I'm not one for clickbait titles, but depression ruined my life.
If someone hurts my feelings, I have no shame in wishing upon them the sensation of 1,000 lost sneezes. I'll hope they get hit in the ankle by a Razor scooter. I would never wish upon my worst enemy the feeling of sadness that I am stuck with on a daily basis.
Depression runs in my family. It was kind of a given that I'd end up with it, but even that couldn't mentally prepare me for the wave of deepness that was thrusted upon me. I used to be full of life. I was a good student in school. I had amazing friends. I fell in love. I had dreams to be an actress. I wanted to change the world.
I would get more run down during the winter season, so I just thought I had Seasonal Affective Disorder. Most people do, and it's understandable: low vitamin D levels. However, I was diagnosed with clinical depression upon visitation to a doctor. My vitamin D levels were at an all-time low, and the doctors were so concerned that I was instantly put on a supplement and told I need to be outside more often. So I thought this is just something that would pass. My family members with it seemed so strong from their experiences, so I thought I'd just live through a little sadness and be on my merry way. Boy, did my life take a turn.
I failed classes. My friends abandoned me. I lost the love of my life. I couldn't get out of bed. I had to move home and go to a school closer to my house. There was a force holding me down and convincing me I didn't need to go to class or work. I wouldn't be any help. The small amount of hope and motivation I had left was being drained out of my body by the minute.

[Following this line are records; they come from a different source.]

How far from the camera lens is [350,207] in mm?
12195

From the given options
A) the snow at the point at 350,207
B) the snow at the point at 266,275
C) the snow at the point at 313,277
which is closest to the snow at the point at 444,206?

I always explain my depression with the analogy of a toddler. It's constantly attached to you at the hip. Sometimes, it’s okay. It spends some time calmly absorbing the scenery. However, once it sees something to trigger it, it jumps. It’s tugging on your shirt sleeve and grabbing at your leg. It's pulling you downward. It begins the questioning. Why this? Why that? WHY? and suddenly you are so overwhelmed with questions and you’re drained because the questions and wonderings are being asked faster than you can process it. And you try and think on the question, but they’re still being asked. It’s a never ending cycle of “why? why? why?” until you keep asking why and never find your own solution. All while pulling you downward. It feels like an elephant has been placed on your shoulders. Everything is assumed to be the worst. Everything is why.
Have I gotten better? Of course. Am I still suffering? You can bet your bottom-dollar I am. Feeling like this has caused a new motivation to grow inside me: a motivation to fight the stigma. If you know someone who claims to be depressed, please don't try and tell them how much harder your life is going. It will cause the depressed to feel even more guilty, and guilt doesn't sit well with sadness.
I'm not the person I was a few years ago. I miss the old me that was so full of happiness and belief in the world. Now she's gone and doesn't appear to be making a comeback. However, the new me is here to fight the stigma of depression and all mental illness for that matter. Malcom X said it best: "When I is replaced by we, even illness becomes wellness"
I hope you'll help me fight the stigma.